Saved data entries
★ ★ ★ ★ ★ ★ ★

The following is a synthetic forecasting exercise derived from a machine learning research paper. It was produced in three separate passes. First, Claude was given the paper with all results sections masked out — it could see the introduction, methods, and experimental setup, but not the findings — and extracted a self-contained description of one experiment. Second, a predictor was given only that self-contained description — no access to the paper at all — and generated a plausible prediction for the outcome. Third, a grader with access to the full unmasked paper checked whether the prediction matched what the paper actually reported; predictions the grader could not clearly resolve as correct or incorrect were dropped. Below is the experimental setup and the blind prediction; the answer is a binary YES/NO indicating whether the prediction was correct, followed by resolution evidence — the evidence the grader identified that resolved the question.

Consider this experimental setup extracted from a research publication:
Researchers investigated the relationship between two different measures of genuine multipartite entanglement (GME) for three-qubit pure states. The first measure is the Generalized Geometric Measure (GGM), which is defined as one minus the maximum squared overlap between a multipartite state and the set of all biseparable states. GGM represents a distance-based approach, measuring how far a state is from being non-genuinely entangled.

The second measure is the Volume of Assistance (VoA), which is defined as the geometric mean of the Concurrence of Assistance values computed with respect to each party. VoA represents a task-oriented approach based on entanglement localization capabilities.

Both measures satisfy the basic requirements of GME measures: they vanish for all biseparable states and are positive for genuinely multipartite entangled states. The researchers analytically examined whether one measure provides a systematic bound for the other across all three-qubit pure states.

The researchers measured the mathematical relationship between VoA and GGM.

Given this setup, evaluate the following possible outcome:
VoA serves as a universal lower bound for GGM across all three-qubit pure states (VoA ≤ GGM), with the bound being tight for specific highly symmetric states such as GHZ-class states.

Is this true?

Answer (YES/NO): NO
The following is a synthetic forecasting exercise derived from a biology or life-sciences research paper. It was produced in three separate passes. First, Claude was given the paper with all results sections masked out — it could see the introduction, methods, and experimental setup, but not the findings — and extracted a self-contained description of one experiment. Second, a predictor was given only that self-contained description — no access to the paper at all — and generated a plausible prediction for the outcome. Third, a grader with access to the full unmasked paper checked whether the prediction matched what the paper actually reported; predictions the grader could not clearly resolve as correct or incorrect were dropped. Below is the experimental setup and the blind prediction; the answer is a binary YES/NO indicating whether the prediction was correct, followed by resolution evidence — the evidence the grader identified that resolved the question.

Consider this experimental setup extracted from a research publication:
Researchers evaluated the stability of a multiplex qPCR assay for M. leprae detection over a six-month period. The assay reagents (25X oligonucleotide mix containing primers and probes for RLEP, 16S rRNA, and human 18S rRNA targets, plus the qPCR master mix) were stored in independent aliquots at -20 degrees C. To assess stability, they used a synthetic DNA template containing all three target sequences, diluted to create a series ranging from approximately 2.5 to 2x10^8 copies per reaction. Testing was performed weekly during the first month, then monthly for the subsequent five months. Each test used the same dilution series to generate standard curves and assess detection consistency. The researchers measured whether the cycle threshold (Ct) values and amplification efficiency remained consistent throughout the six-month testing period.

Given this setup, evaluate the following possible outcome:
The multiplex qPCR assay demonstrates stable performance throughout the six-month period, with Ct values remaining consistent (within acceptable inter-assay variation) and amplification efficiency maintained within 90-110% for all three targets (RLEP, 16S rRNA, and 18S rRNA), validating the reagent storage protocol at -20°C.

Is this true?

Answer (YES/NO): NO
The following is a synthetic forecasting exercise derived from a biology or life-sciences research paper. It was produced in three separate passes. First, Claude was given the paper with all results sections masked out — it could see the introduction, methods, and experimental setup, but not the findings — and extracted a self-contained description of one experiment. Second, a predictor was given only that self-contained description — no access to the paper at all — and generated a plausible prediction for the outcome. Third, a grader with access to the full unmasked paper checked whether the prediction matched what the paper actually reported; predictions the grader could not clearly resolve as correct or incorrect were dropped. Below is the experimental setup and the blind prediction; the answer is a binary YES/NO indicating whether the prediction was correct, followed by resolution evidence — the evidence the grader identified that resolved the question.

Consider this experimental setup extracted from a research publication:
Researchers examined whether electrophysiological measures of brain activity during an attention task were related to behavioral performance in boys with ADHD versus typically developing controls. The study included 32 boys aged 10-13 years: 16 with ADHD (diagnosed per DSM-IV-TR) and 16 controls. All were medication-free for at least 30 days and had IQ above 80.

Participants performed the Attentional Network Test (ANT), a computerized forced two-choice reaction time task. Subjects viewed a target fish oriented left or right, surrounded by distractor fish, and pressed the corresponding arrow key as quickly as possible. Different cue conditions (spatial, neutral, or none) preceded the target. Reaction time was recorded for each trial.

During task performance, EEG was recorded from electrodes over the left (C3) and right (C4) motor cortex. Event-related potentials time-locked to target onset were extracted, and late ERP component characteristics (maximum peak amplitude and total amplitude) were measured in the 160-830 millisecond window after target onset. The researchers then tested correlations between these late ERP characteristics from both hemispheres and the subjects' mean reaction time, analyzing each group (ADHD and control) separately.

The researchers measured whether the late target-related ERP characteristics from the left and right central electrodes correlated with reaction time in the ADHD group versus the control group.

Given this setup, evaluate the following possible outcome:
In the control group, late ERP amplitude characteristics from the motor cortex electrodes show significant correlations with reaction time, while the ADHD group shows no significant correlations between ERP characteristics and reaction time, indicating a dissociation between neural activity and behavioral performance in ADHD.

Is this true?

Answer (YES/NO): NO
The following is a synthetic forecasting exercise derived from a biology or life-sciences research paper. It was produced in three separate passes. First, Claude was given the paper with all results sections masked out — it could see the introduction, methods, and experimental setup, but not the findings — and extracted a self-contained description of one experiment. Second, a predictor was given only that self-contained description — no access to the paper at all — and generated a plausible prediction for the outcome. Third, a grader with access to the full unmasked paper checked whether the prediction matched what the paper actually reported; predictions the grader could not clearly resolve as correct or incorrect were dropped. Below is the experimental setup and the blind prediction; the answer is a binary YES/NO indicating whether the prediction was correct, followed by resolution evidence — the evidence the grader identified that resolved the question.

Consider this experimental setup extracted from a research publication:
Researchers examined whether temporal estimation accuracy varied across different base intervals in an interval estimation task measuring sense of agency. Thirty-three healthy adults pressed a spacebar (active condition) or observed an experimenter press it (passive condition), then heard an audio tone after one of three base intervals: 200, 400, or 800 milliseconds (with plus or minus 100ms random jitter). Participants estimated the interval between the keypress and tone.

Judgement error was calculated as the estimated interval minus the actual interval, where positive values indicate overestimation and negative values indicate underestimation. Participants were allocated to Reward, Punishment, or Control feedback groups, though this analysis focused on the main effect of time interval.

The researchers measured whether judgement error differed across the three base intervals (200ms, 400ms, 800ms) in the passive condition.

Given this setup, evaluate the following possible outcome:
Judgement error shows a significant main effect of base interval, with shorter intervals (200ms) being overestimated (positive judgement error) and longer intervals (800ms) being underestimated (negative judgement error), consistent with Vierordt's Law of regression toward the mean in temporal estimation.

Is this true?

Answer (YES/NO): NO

★ ★ ★ ★ ★ ★ ★

**Problem statement:**
From the data above, count the lines that contain "measures" and write only that count.

**Reply:**
3